Errors
Every error response from SquareBreach uses a consistent JSON envelope so your code only has to handle one shape.
Envelope
{
"success": false,
"code": "INSUFFICIENT_CREDITS",
"message": "Not enough credits to complete this request.",
"errors": {
"balance": "0",
"required": "1"
}
}Status codes
| Status | Meaning |
|---|---|
400 | Validation error. The body or query string is invalid. |
401 | Not signed in. Send the user to /login. |
402 | Out of credits. Show the top-up CTA at /app/billing. |
404 | Resource not found. |
429 | Rate limited. Read /docs/rate-limits. |
500 | Unexpected server error. We log every 500. |
502 | Upstream OathNet API returned a non-2xx response. |
503 | Credit ledger temporarily unavailable.

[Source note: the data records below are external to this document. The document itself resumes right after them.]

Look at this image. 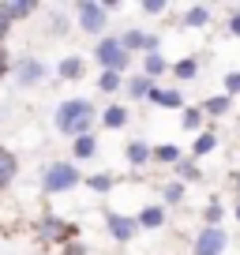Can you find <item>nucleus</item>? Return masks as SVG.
<instances>
[{
	"label": "nucleus",
	"instance_id": "nucleus-1",
	"mask_svg": "<svg viewBox=\"0 0 240 255\" xmlns=\"http://www.w3.org/2000/svg\"><path fill=\"white\" fill-rule=\"evenodd\" d=\"M94 105L87 102V98H68V102H60V109H56V128H60V135H90V124H94Z\"/></svg>",
	"mask_w": 240,
	"mask_h": 255
},
{
	"label": "nucleus",
	"instance_id": "nucleus-2",
	"mask_svg": "<svg viewBox=\"0 0 240 255\" xmlns=\"http://www.w3.org/2000/svg\"><path fill=\"white\" fill-rule=\"evenodd\" d=\"M83 176H79V169L72 165V161H53V165L45 169V176H41V188L49 191V195H56V191H68V188H75Z\"/></svg>",
	"mask_w": 240,
	"mask_h": 255
},
{
	"label": "nucleus",
	"instance_id": "nucleus-3",
	"mask_svg": "<svg viewBox=\"0 0 240 255\" xmlns=\"http://www.w3.org/2000/svg\"><path fill=\"white\" fill-rule=\"evenodd\" d=\"M94 60L102 64V72H117V75L128 68V53L120 45V38H102L94 49Z\"/></svg>",
	"mask_w": 240,
	"mask_h": 255
},
{
	"label": "nucleus",
	"instance_id": "nucleus-4",
	"mask_svg": "<svg viewBox=\"0 0 240 255\" xmlns=\"http://www.w3.org/2000/svg\"><path fill=\"white\" fill-rule=\"evenodd\" d=\"M109 8L113 4H94V0H87V4H79V26L87 34H102L105 30V15H109Z\"/></svg>",
	"mask_w": 240,
	"mask_h": 255
},
{
	"label": "nucleus",
	"instance_id": "nucleus-5",
	"mask_svg": "<svg viewBox=\"0 0 240 255\" xmlns=\"http://www.w3.org/2000/svg\"><path fill=\"white\" fill-rule=\"evenodd\" d=\"M195 255H222L225 252V233L218 229V225H207V229L195 237Z\"/></svg>",
	"mask_w": 240,
	"mask_h": 255
},
{
	"label": "nucleus",
	"instance_id": "nucleus-6",
	"mask_svg": "<svg viewBox=\"0 0 240 255\" xmlns=\"http://www.w3.org/2000/svg\"><path fill=\"white\" fill-rule=\"evenodd\" d=\"M105 225H109V237H117V240H131L139 229V222H131L124 214H105Z\"/></svg>",
	"mask_w": 240,
	"mask_h": 255
},
{
	"label": "nucleus",
	"instance_id": "nucleus-7",
	"mask_svg": "<svg viewBox=\"0 0 240 255\" xmlns=\"http://www.w3.org/2000/svg\"><path fill=\"white\" fill-rule=\"evenodd\" d=\"M38 233H41V240H68L75 229H72V225H64L60 218H41Z\"/></svg>",
	"mask_w": 240,
	"mask_h": 255
},
{
	"label": "nucleus",
	"instance_id": "nucleus-8",
	"mask_svg": "<svg viewBox=\"0 0 240 255\" xmlns=\"http://www.w3.org/2000/svg\"><path fill=\"white\" fill-rule=\"evenodd\" d=\"M41 75H45V68H41L38 60H30V56H23V60H19V68H15L19 87H30V83H38Z\"/></svg>",
	"mask_w": 240,
	"mask_h": 255
},
{
	"label": "nucleus",
	"instance_id": "nucleus-9",
	"mask_svg": "<svg viewBox=\"0 0 240 255\" xmlns=\"http://www.w3.org/2000/svg\"><path fill=\"white\" fill-rule=\"evenodd\" d=\"M15 173H19V161H15V154H11L8 146H0V188H8V184L15 180Z\"/></svg>",
	"mask_w": 240,
	"mask_h": 255
},
{
	"label": "nucleus",
	"instance_id": "nucleus-10",
	"mask_svg": "<svg viewBox=\"0 0 240 255\" xmlns=\"http://www.w3.org/2000/svg\"><path fill=\"white\" fill-rule=\"evenodd\" d=\"M120 45H124V53H131V49H146V53H154L158 38H146V34H139V30H128L124 38H120Z\"/></svg>",
	"mask_w": 240,
	"mask_h": 255
},
{
	"label": "nucleus",
	"instance_id": "nucleus-11",
	"mask_svg": "<svg viewBox=\"0 0 240 255\" xmlns=\"http://www.w3.org/2000/svg\"><path fill=\"white\" fill-rule=\"evenodd\" d=\"M83 68H87V64H83V56H64V60L56 64V75H60V79H79Z\"/></svg>",
	"mask_w": 240,
	"mask_h": 255
},
{
	"label": "nucleus",
	"instance_id": "nucleus-12",
	"mask_svg": "<svg viewBox=\"0 0 240 255\" xmlns=\"http://www.w3.org/2000/svg\"><path fill=\"white\" fill-rule=\"evenodd\" d=\"M150 102L154 105H165V109H180L184 98H180V90H158V87H154L150 90Z\"/></svg>",
	"mask_w": 240,
	"mask_h": 255
},
{
	"label": "nucleus",
	"instance_id": "nucleus-13",
	"mask_svg": "<svg viewBox=\"0 0 240 255\" xmlns=\"http://www.w3.org/2000/svg\"><path fill=\"white\" fill-rule=\"evenodd\" d=\"M143 72H146V79H158V75H165V72H169L165 56H158V53H146V60H143Z\"/></svg>",
	"mask_w": 240,
	"mask_h": 255
},
{
	"label": "nucleus",
	"instance_id": "nucleus-14",
	"mask_svg": "<svg viewBox=\"0 0 240 255\" xmlns=\"http://www.w3.org/2000/svg\"><path fill=\"white\" fill-rule=\"evenodd\" d=\"M214 146H218V135L214 131H203V135L195 139V146H192V158H207V154H214Z\"/></svg>",
	"mask_w": 240,
	"mask_h": 255
},
{
	"label": "nucleus",
	"instance_id": "nucleus-15",
	"mask_svg": "<svg viewBox=\"0 0 240 255\" xmlns=\"http://www.w3.org/2000/svg\"><path fill=\"white\" fill-rule=\"evenodd\" d=\"M229 105H233L229 94H218V98H207L203 113H207V117H225V113H229Z\"/></svg>",
	"mask_w": 240,
	"mask_h": 255
},
{
	"label": "nucleus",
	"instance_id": "nucleus-16",
	"mask_svg": "<svg viewBox=\"0 0 240 255\" xmlns=\"http://www.w3.org/2000/svg\"><path fill=\"white\" fill-rule=\"evenodd\" d=\"M150 158H154V146H146V143H128V161H131V165H146Z\"/></svg>",
	"mask_w": 240,
	"mask_h": 255
},
{
	"label": "nucleus",
	"instance_id": "nucleus-17",
	"mask_svg": "<svg viewBox=\"0 0 240 255\" xmlns=\"http://www.w3.org/2000/svg\"><path fill=\"white\" fill-rule=\"evenodd\" d=\"M161 222H165V210L161 207H143V214H139V225H143V229H158Z\"/></svg>",
	"mask_w": 240,
	"mask_h": 255
},
{
	"label": "nucleus",
	"instance_id": "nucleus-18",
	"mask_svg": "<svg viewBox=\"0 0 240 255\" xmlns=\"http://www.w3.org/2000/svg\"><path fill=\"white\" fill-rule=\"evenodd\" d=\"M102 120H105V128H124L128 124V109H124V105H109Z\"/></svg>",
	"mask_w": 240,
	"mask_h": 255
},
{
	"label": "nucleus",
	"instance_id": "nucleus-19",
	"mask_svg": "<svg viewBox=\"0 0 240 255\" xmlns=\"http://www.w3.org/2000/svg\"><path fill=\"white\" fill-rule=\"evenodd\" d=\"M72 150H75V158H94V154H98V139L94 135H79Z\"/></svg>",
	"mask_w": 240,
	"mask_h": 255
},
{
	"label": "nucleus",
	"instance_id": "nucleus-20",
	"mask_svg": "<svg viewBox=\"0 0 240 255\" xmlns=\"http://www.w3.org/2000/svg\"><path fill=\"white\" fill-rule=\"evenodd\" d=\"M210 23V11L203 8V4H195V8L184 11V26H207Z\"/></svg>",
	"mask_w": 240,
	"mask_h": 255
},
{
	"label": "nucleus",
	"instance_id": "nucleus-21",
	"mask_svg": "<svg viewBox=\"0 0 240 255\" xmlns=\"http://www.w3.org/2000/svg\"><path fill=\"white\" fill-rule=\"evenodd\" d=\"M30 11H34V4H26V0H23V4H0V15L8 19V23H11V19L30 15Z\"/></svg>",
	"mask_w": 240,
	"mask_h": 255
},
{
	"label": "nucleus",
	"instance_id": "nucleus-22",
	"mask_svg": "<svg viewBox=\"0 0 240 255\" xmlns=\"http://www.w3.org/2000/svg\"><path fill=\"white\" fill-rule=\"evenodd\" d=\"M154 158H158V161H165V165H176V161H180V146L161 143V146H154Z\"/></svg>",
	"mask_w": 240,
	"mask_h": 255
},
{
	"label": "nucleus",
	"instance_id": "nucleus-23",
	"mask_svg": "<svg viewBox=\"0 0 240 255\" xmlns=\"http://www.w3.org/2000/svg\"><path fill=\"white\" fill-rule=\"evenodd\" d=\"M150 90H154V79H146V75H139V79L128 83V94L131 98H150Z\"/></svg>",
	"mask_w": 240,
	"mask_h": 255
},
{
	"label": "nucleus",
	"instance_id": "nucleus-24",
	"mask_svg": "<svg viewBox=\"0 0 240 255\" xmlns=\"http://www.w3.org/2000/svg\"><path fill=\"white\" fill-rule=\"evenodd\" d=\"M176 173L184 176V180H203V173H199V165H195V158H180V161H176Z\"/></svg>",
	"mask_w": 240,
	"mask_h": 255
},
{
	"label": "nucleus",
	"instance_id": "nucleus-25",
	"mask_svg": "<svg viewBox=\"0 0 240 255\" xmlns=\"http://www.w3.org/2000/svg\"><path fill=\"white\" fill-rule=\"evenodd\" d=\"M195 72H199V64H195V60H180V64H173V75H176V79H195Z\"/></svg>",
	"mask_w": 240,
	"mask_h": 255
},
{
	"label": "nucleus",
	"instance_id": "nucleus-26",
	"mask_svg": "<svg viewBox=\"0 0 240 255\" xmlns=\"http://www.w3.org/2000/svg\"><path fill=\"white\" fill-rule=\"evenodd\" d=\"M87 184L94 191H109L113 188V173H98V176H87Z\"/></svg>",
	"mask_w": 240,
	"mask_h": 255
},
{
	"label": "nucleus",
	"instance_id": "nucleus-27",
	"mask_svg": "<svg viewBox=\"0 0 240 255\" xmlns=\"http://www.w3.org/2000/svg\"><path fill=\"white\" fill-rule=\"evenodd\" d=\"M98 87H102L105 94H113V90L120 87V75H117V72H102V79H98Z\"/></svg>",
	"mask_w": 240,
	"mask_h": 255
},
{
	"label": "nucleus",
	"instance_id": "nucleus-28",
	"mask_svg": "<svg viewBox=\"0 0 240 255\" xmlns=\"http://www.w3.org/2000/svg\"><path fill=\"white\" fill-rule=\"evenodd\" d=\"M225 94H240V72H229V75H225Z\"/></svg>",
	"mask_w": 240,
	"mask_h": 255
},
{
	"label": "nucleus",
	"instance_id": "nucleus-29",
	"mask_svg": "<svg viewBox=\"0 0 240 255\" xmlns=\"http://www.w3.org/2000/svg\"><path fill=\"white\" fill-rule=\"evenodd\" d=\"M184 199V184H169L165 188V203H180Z\"/></svg>",
	"mask_w": 240,
	"mask_h": 255
},
{
	"label": "nucleus",
	"instance_id": "nucleus-30",
	"mask_svg": "<svg viewBox=\"0 0 240 255\" xmlns=\"http://www.w3.org/2000/svg\"><path fill=\"white\" fill-rule=\"evenodd\" d=\"M203 124V109H184V128H199Z\"/></svg>",
	"mask_w": 240,
	"mask_h": 255
},
{
	"label": "nucleus",
	"instance_id": "nucleus-31",
	"mask_svg": "<svg viewBox=\"0 0 240 255\" xmlns=\"http://www.w3.org/2000/svg\"><path fill=\"white\" fill-rule=\"evenodd\" d=\"M203 218H207V225H218V222H222V207H218V203H210V207L203 210Z\"/></svg>",
	"mask_w": 240,
	"mask_h": 255
},
{
	"label": "nucleus",
	"instance_id": "nucleus-32",
	"mask_svg": "<svg viewBox=\"0 0 240 255\" xmlns=\"http://www.w3.org/2000/svg\"><path fill=\"white\" fill-rule=\"evenodd\" d=\"M143 11H146V15H161L165 4H161V0H143Z\"/></svg>",
	"mask_w": 240,
	"mask_h": 255
},
{
	"label": "nucleus",
	"instance_id": "nucleus-33",
	"mask_svg": "<svg viewBox=\"0 0 240 255\" xmlns=\"http://www.w3.org/2000/svg\"><path fill=\"white\" fill-rule=\"evenodd\" d=\"M229 34H237V38H240V11L229 19Z\"/></svg>",
	"mask_w": 240,
	"mask_h": 255
},
{
	"label": "nucleus",
	"instance_id": "nucleus-34",
	"mask_svg": "<svg viewBox=\"0 0 240 255\" xmlns=\"http://www.w3.org/2000/svg\"><path fill=\"white\" fill-rule=\"evenodd\" d=\"M4 75H8V53L0 49V79H4Z\"/></svg>",
	"mask_w": 240,
	"mask_h": 255
},
{
	"label": "nucleus",
	"instance_id": "nucleus-35",
	"mask_svg": "<svg viewBox=\"0 0 240 255\" xmlns=\"http://www.w3.org/2000/svg\"><path fill=\"white\" fill-rule=\"evenodd\" d=\"M64 255H87V248H83V244H68Z\"/></svg>",
	"mask_w": 240,
	"mask_h": 255
},
{
	"label": "nucleus",
	"instance_id": "nucleus-36",
	"mask_svg": "<svg viewBox=\"0 0 240 255\" xmlns=\"http://www.w3.org/2000/svg\"><path fill=\"white\" fill-rule=\"evenodd\" d=\"M8 30H11V23H8V19H4V15H0V41L8 38Z\"/></svg>",
	"mask_w": 240,
	"mask_h": 255
},
{
	"label": "nucleus",
	"instance_id": "nucleus-37",
	"mask_svg": "<svg viewBox=\"0 0 240 255\" xmlns=\"http://www.w3.org/2000/svg\"><path fill=\"white\" fill-rule=\"evenodd\" d=\"M237 222H240V203H237Z\"/></svg>",
	"mask_w": 240,
	"mask_h": 255
},
{
	"label": "nucleus",
	"instance_id": "nucleus-38",
	"mask_svg": "<svg viewBox=\"0 0 240 255\" xmlns=\"http://www.w3.org/2000/svg\"><path fill=\"white\" fill-rule=\"evenodd\" d=\"M237 191H240V176H237Z\"/></svg>",
	"mask_w": 240,
	"mask_h": 255
}]
</instances>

The credit was not deducted; safe to retry. |
Error codes
code | Description |
|---|---|
UNAUTHORIZED | No active session. |
VALIDATION_ERROR | The request payload failed schema validation. |
INSUFFICIENT_CREDITS | Account has 0 credits. |
RATE_LIMITED | Too many requests in the current window. |
UPSTREAM_ERROR | OathNet returned an error response. |
CREDIT_SYSTEM_UNAVAILABLE | Database read/write to the credit ledger failed. |
Production redaction
In production, we hide upstream error details to prevent leaking internal information. The code and high-level message are always safe to surface to end users.